Outside the box funding

Date

Dec 03, 2007


Ralph Chiodo, left, president and founder of Active Green and Ross, and Bill Young, president of Social Capital Partners, are working together to put qualified people with a desire to succeed into their own shops.

When Ralph Chiodo immigrated to Canada from Italy in 1957 at the age of 14, his possessions filled a cardboard box. He had no money.

"I went to work in a bowling alley setting up pins, but I wanted to be a mechanic and have a garage of my own," says Mr. Chiodo, who is now president of a chain of auto and tire centres in Ontario called Active Green + Ross.

Many years ago, someone offered him a chance to become a mechanic at a small garage and his entrepreneurial talent and technical expertise saw him spend the next several decades building up his chain of 74 corporately run stores.

"I was able to move along through the help of many different people and organizations," Mr. Chiodo recalls.

So it's not surprising that, with stores scattered around the province, he is willing to think outside the box when it comes to converting all his corporate stores into franchises, a move that he says makes the stores more profitable because "ownership brings a lot of responsibility and drive and desire to succeed."

"It requires about $250,000 per location [to buy the franchise], so sometimes we find an individual who is qualified, who has the desire, but doesn't have the money," Mr. Chiodo says.

"We have to find a way to assist them with the financing so they can then get into business."

Enter Bill Young, a savvy businessman whose ship came in from his private sector endeavours and who subsequently formed Social Capital Partners in Toronto.

SCP lends money to would-be franchisors with viable business plans at about two points above prime on the condition that the owners employ at least 50% of their workforce from people who rely on social agencies, such as Employment Insurance recipients, and might not otherwise be offered employment.

"Hybrid companies -- those that try to generate both financial and social returns -- are a different and unique way to try and address some of our structural and social challenges," Mr. Young says. "We're trying to make these hybrid organizations part of the mainstream."

It's a formula that has worked well for Mr. Chiodo, who so far has franchised 54 of his 74 locations. Five of those franchisors received funding for eight of the locations through SCP.

"This offers an opportunity for someone who hasn't got a lot of cash available to get into business," Mr. Chiodo says.

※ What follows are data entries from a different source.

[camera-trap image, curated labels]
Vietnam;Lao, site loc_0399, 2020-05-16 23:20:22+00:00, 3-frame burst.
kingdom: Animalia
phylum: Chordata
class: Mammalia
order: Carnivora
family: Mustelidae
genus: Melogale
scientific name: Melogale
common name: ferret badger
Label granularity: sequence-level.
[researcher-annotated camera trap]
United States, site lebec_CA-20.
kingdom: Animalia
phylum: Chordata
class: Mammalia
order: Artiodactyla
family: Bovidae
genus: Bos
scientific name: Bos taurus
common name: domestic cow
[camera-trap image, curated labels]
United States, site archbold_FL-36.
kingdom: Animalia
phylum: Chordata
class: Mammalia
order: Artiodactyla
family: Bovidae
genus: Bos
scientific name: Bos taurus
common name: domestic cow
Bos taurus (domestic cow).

At the same time, it provides the level of oversight and hands-on management at each location that he wanted to achieve as the company bought up more and more corporately run competitors.

"You can't run this kind of business by remote control from head office," he says. "When there is an owner in place, [the stores] do much better."

Mr. Young has committed about $2-million in financing for low-interest loans on such ventures with the intent of expanding it into the private sector as more interest develops with banks and other lending institutions.

"We try to finance things that most banks would finance," Mr. Young says. "Having said that, we're willing to take a different risk-return lens to how we finance."

SCP retains no control in the company, but it does enforce the 50% rule on hiring people from social agencies who can't find employment. The model he uses means the organization doesn't have to spend a lot of time managing the companies he invests in.

"We can scale this up and replicate it very, very quickly because of the inherent cookie-cutter nature of the model," Mr. Young says of SCP's current focus on franchises.

For people like Doug Moody, the opportunity made the difference between being able to buy his second Active Green + Ross location in Barrie, Ont., or not.

Mr. Moody received a $100,000 loan from SCP to make the deal happen and the gamble paid off. "He took on a second location that was asleep and got it really cranking," Mr. Chiodo says. "It's tripled the sales."

There are similar models to SCP's approach, particularly in the United States, but "Canada lags a little in this area," Mr. Young says.

Looking back, Mr. Chiodo says all kinds of social enterprise models need to expand to open up more business opportunities for people like himself, who struggled against the odds to become successful owners.

"I'm one of those people who received opportunities and assistance from someone who took a chance on me and helped me along when I had nothing," Mr. Chiodo says.